| WHAT TO PRODUCE |
Convert the lines of the data below into a Markdown table with two columns, Row and Content. Number the lines in Row and put each line's text in Content, omitting blank lines and leaving out the pictures.

| DATASET EXTRACT |

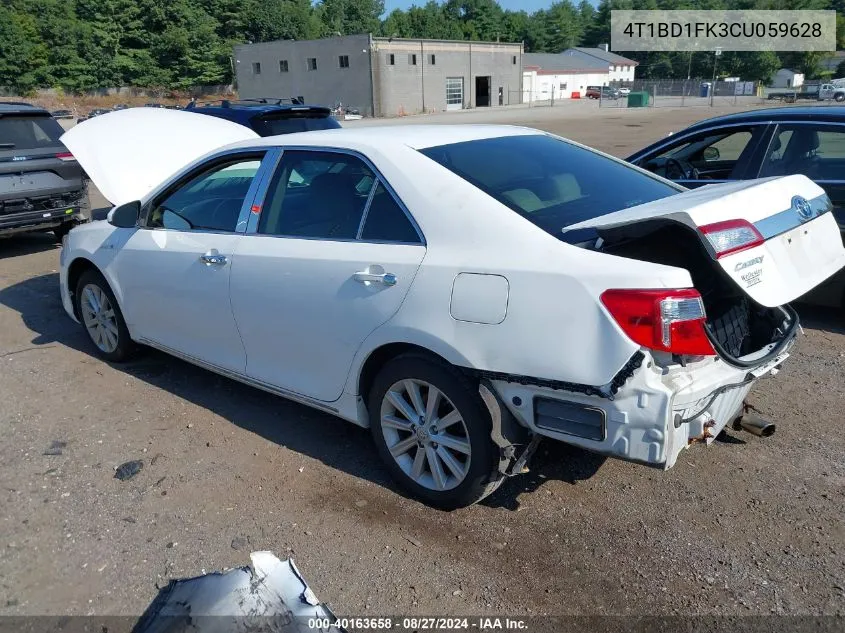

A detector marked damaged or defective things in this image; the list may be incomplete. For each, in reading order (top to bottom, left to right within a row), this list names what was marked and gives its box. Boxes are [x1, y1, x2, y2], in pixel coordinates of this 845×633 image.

damaged car in background [57, 110, 844, 508]
damaged rear of car [422, 133, 844, 470]
broken taillight [596, 288, 716, 356]
broken taillight [696, 217, 760, 256]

| IN RESPONSE |
| Row | Content |
|---|---|
| 1 | A detector marked damaged or defective things in this image; the list may be incomplete. For each, in reading order (top to bottom, left to right within a row), this list names what was marked and gives its box. Boxes are [x1, y1, x2, y2], in pixel coordinates of this 845×633 image. |
| 2 | damaged car in background [57, 110, 844, 508] |
| 3 | damaged rear of car [422, 133, 844, 470] |
| 4 | broken taillight [596, 288, 716, 356] |
| 5 | broken taillight [696, 217, 760, 256] |